Given request a
In the text on AI security controls, what do runtime guardrails manage?
┌─ Document text
These model security controls are necessary for baseline safety, but they operate largely without enterprise context and are typically opaque to independent or external validation. Enterprises often have limited visibility into how the controls are implemented or how they behave under edge conditions.
Within enterprise-level deployments, the AI model is only one component in a larger system that includes retrieval layers, connectors to enterprise data, identity and authorization signals, and tool invocation that can change state dramatically in downstream systems. The enterprise risk surface is dominated by these integrations and the surrounding AI system components. A well-aligned model can still be used unsafely if it is connected to the wrong data, if it is given excessive tool permissions, if policy enforcement is inconsistent, or if monitoring is insufficient to detect misuse.
This is where external runtime AI security controls (variously described as AI guardrails, AI firewalls, or AI protection systems) become essential. Runtime guardrails are specific, technical, real-time controls implemented outside of the model to enforce security policies and behavioral boundaries at the moment of application interaction where enterprise risk materializes. These controls observe and constrain AI behavior using system-level context, including user identity, data sensitivity, application state, and governance requirements. Runtime controls are where auditability, resilience, and accountability are introduced, forming the foundation of enterprise-grade AI security.
Model security reduces intrinsic model risk; runtime guardrails manage enterprise risk at the point of interaction.
Terminology varies across vendors and frameworks, but the practical point is simple: model security reduces intrinsic model risk; runtime guardrails manage enterprise risk at the point of interaction.
At the lowest level, model security safeguards can block malicious prompts, filter disallowed content, and enforce simple usage rules. These capabilities are necessary, but many high-impact enterprise AI failures do not stem from a lack of rules, but from a lack of context, resilience, and visibility.
For example, an AI system may comply with all defined content policies while still disclosing sensitive information through aggregation, inference, or inappropriate context blending. Similarly, a system may enforce correct rules under normal conditions but fail unpredictably under load, partial outages, or dependency failures.
Organizations consuming AI services face fundamentally different risks than those building custom models or training from scratch. Understanding the implementation scope determines which security controls are managed in-house versus which are managed by the provider
The implementation scope fundamentally determines the security obligations for the customer. Consumer AI applications place most security responsibilities with the provider – the organization focuses on governing how employees use those services. Enterprise applications increase the customer’s responsibility for identity integration and data governance while providers secure the underlying infrastructure. Pre-trained foundation models shift significant security responsibility to the organization, including prompt engineering, retrieval architecture, and comprehensive runtime controls. Finally, fine-tuned and self-trained models place nearly all security responsibilities on the customer, from training data curation through production monitoring and incident response.
└─
┌─ Stored rows
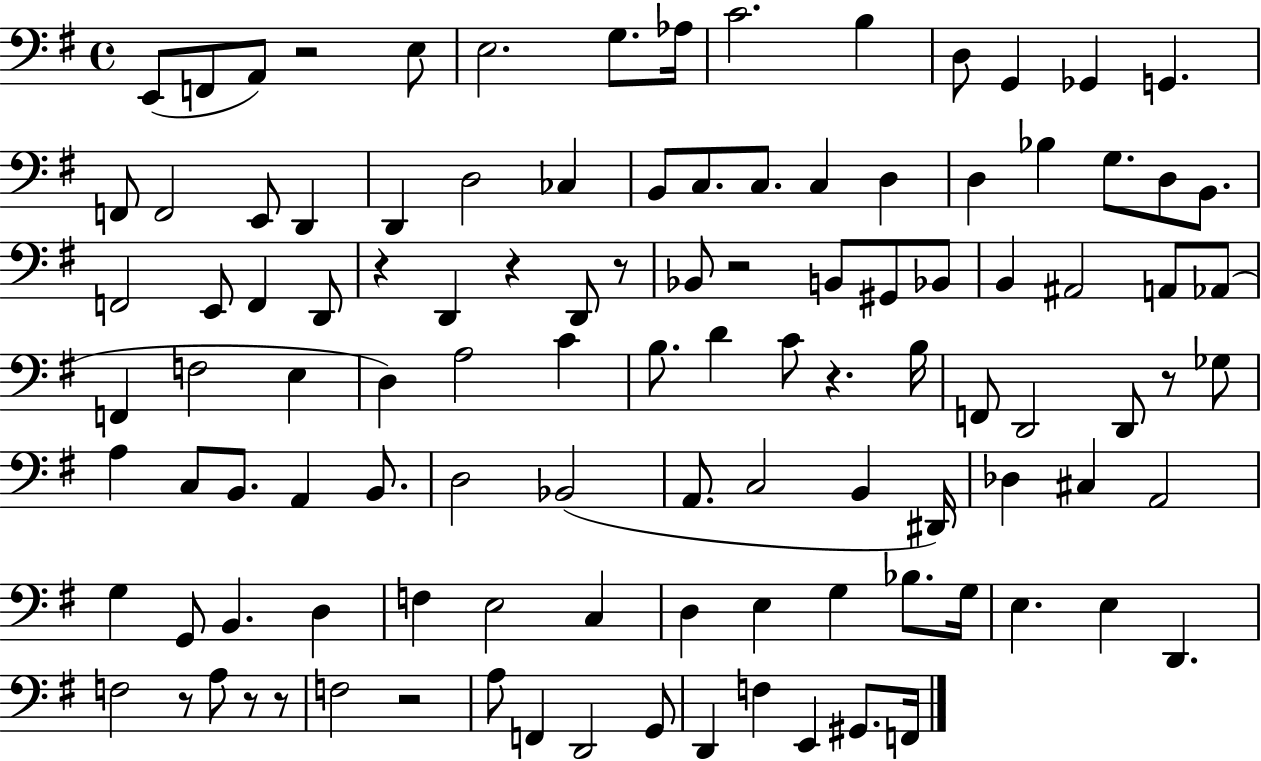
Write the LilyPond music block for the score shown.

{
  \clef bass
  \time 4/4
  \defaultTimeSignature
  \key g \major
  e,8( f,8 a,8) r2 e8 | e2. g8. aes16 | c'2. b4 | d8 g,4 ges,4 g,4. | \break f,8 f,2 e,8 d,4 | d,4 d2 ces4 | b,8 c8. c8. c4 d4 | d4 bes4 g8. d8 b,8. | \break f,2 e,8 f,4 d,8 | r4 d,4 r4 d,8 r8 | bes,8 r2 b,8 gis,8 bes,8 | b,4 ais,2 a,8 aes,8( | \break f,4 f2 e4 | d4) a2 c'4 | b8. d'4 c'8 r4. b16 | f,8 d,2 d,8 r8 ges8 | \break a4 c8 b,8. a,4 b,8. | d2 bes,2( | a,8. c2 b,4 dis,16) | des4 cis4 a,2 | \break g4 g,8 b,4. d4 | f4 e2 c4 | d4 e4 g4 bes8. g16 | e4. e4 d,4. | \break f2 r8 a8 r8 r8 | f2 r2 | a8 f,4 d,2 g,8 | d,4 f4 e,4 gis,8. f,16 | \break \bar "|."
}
└─
┌─ Stored rows
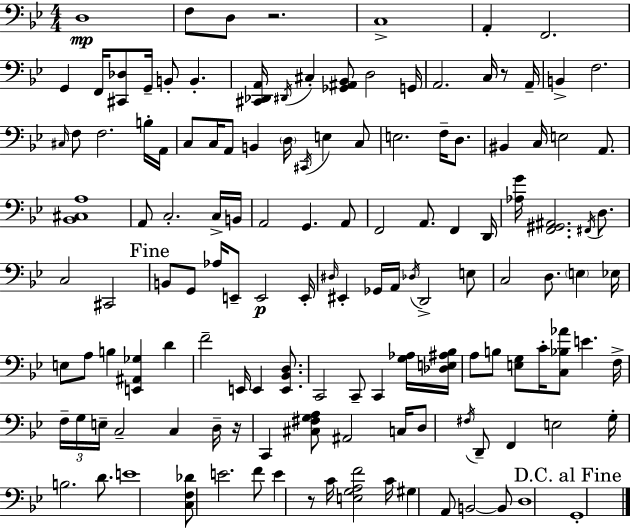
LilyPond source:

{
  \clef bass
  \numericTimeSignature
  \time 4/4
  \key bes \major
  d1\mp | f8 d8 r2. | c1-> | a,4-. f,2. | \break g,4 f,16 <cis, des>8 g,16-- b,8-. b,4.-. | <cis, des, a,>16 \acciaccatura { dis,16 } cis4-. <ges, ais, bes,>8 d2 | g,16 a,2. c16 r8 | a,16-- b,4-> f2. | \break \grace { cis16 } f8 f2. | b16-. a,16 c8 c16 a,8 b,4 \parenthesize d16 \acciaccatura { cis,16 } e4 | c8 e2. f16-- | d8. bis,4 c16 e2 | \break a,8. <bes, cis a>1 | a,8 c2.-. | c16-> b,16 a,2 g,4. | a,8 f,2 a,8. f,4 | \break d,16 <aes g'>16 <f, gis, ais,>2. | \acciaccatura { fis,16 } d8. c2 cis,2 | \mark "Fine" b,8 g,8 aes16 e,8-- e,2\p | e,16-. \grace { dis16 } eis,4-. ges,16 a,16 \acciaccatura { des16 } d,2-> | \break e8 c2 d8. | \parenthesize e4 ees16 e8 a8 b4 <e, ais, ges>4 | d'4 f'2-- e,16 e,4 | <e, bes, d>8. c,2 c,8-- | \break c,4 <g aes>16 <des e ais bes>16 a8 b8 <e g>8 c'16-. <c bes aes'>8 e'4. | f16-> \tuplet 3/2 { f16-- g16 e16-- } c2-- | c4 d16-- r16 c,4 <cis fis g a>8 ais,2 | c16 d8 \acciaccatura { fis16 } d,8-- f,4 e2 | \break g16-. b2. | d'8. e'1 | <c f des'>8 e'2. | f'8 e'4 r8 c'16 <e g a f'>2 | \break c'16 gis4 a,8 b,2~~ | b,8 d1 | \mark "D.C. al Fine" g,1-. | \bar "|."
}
└─
Given request b
Gather every line of the listing that contains the string "LilyPond". Case counts.

Expected answer a
Runtime guardrails manage enterprise risk at the point of interaction.

Expected answer b
Write the LilyPond music block for the score shown.
LilyPond source:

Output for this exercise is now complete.